The Housing Industry Association (HIA) has urged the federal government to refer a new workplace relations bill to a parliamentary committee for scrutiny, raising concerns that significant industry reforms were introduced without prior consultation.
HIA Senior Executive Director of Compliance and Workplace Relations Stuart Collins made the call after the Workplace Relations Legislation Amendment (Building Cooperative Workplaces No. 1) Bill 2026 was tabled in the House of Representatives, describing the move as part of a troubling pattern of substantial legislative change introduced without notice or industry engagement.
Collins characterised the bill as far more than the modest administrative update the government has presented it as, arguing it contains wide-ranging reforms with significant implications for residential construction, procurement frameworks and workforce costs.
He said policies that increase cost, uncertainty or administrative burden on residential builders move the government’s housing supply target further out of reach.

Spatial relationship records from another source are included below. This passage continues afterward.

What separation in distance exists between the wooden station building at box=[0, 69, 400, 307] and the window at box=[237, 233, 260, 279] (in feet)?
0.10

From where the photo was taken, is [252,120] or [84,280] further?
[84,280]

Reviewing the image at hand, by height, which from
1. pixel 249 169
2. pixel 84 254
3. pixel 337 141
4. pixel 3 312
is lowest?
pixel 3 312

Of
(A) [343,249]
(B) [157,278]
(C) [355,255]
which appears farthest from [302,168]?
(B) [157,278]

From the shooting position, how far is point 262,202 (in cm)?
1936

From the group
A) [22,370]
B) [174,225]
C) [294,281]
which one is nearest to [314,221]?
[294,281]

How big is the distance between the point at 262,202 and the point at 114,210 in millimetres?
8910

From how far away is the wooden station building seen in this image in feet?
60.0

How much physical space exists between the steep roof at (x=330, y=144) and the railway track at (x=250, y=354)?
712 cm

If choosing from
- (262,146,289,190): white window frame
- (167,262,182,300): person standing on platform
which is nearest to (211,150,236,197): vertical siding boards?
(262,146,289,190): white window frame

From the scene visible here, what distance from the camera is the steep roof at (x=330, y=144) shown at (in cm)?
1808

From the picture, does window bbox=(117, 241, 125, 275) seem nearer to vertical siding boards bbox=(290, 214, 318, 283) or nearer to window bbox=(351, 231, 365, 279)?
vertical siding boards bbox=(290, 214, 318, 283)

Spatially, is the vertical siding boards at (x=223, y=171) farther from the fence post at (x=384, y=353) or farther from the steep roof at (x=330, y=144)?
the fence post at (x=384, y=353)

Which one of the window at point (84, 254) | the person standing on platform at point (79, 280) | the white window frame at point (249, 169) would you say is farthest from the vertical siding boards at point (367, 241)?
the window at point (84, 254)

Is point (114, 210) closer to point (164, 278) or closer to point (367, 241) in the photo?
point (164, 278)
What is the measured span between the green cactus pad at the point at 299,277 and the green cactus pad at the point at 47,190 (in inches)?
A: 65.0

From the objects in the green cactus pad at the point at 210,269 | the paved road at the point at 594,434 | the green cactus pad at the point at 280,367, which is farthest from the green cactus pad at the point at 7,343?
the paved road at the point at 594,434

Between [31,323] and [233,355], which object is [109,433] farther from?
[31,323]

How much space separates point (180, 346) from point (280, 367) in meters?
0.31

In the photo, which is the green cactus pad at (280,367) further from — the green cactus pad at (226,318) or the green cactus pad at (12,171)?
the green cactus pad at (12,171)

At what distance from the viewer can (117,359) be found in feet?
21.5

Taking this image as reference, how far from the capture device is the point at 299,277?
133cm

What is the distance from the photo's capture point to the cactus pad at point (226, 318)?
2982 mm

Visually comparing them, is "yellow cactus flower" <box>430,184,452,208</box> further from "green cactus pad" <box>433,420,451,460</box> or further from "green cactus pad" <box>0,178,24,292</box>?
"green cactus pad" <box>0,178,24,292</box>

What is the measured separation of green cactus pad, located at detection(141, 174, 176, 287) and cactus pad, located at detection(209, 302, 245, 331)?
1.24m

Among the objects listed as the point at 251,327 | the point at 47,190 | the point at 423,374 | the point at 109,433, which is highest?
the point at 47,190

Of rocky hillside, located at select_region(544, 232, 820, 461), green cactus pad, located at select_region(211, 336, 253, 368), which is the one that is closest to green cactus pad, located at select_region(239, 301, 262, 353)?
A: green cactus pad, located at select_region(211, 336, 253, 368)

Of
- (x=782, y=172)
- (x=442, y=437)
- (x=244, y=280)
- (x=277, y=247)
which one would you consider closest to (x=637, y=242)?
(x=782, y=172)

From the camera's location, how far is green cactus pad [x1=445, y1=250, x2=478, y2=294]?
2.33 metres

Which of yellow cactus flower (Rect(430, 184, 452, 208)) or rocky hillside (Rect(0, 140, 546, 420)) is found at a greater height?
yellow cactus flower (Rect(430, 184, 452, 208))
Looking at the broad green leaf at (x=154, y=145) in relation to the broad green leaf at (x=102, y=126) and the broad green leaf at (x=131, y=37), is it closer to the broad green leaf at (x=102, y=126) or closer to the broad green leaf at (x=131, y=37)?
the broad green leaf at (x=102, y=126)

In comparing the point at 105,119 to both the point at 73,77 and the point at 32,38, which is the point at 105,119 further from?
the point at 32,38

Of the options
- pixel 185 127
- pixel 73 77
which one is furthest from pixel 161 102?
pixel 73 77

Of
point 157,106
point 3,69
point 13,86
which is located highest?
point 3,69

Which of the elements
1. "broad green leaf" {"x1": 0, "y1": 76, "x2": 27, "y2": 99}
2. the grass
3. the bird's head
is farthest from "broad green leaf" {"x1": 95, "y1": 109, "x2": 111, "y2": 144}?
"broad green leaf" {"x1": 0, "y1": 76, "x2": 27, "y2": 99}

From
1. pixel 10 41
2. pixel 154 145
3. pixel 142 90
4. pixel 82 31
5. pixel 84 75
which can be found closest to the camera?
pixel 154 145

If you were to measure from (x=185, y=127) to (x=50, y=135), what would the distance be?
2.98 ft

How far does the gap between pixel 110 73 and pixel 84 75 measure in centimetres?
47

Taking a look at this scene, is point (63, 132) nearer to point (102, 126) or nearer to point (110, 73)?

The bill was introduced by Minister for Employment and Workplace Relations Amanda Rishworth, who said the legislation was designed to help the Fair Work Commission operate more efficiently in the face of increased applications driven by artificial intelligence and paid agents.
Under the bill, the Commission would be empowered to dispense with costly jurisdictional hearings before dealing with certain dismissal-related disputes, determine matters on the papers without proceeding to a formal hearing, and prevent applicants whose claims have been dismissed as frivolous or vexatious from filing further applications.
The bill would also allow supported bargaining to recommence without a new authorisation where one has already been made within the past two years.
Rishworth said the reforms would allow individual matters to be resolved more quickly and ensure the Commission can continue performing its core functions, including setting minimum wages, adjusting awards, approving enterprise agreements and resolving disputes.
The HIA, however, argues the bill’s practical effect goes well beyond efficiency measures. Collins said the legislation effectively fast-tracks the Commonwealth’s Secure Australian Jobs Code (which remains in consultation) and entrenches enterprise bargaining as the only workplace arrangement the government views as legitimate.
The association also raised concerns about proposed changes to the threshold requirements for unfair dismissal and general protections applications, warning that lowering the evidentiary bar would increase speculative claims and drive up compliance and legal costs for small businesses.
A further point of contention is the bill’s creation of a new high-income threshold specifically for road transport contractors, granting access to Fair Work protections in that industry alone.
Collins warned that if a similar carve-out were extended to construction, the impact on project costs and workforce management would be severe.
Rishworth acknowledged the road transport measure is intended to address a gap in protections for truck owner-operators whose out-of-pocket costs currently push them above the existing high-income threshold, and said industry would be consulted on the appropriate new threshold level.
The HIA is calling for the bill to be deferred until concurrent workplace relations reviews have been completed and government responses delivered.
Collins said the residential building sector, predominantly made up of small and medium-sized businesses, deserves meaningful consultation before reforms that increase cost or administrative burden are legislated.
The government’s housing supply target, the HIA argues, depends on policy settings that support builders rather than constrain them.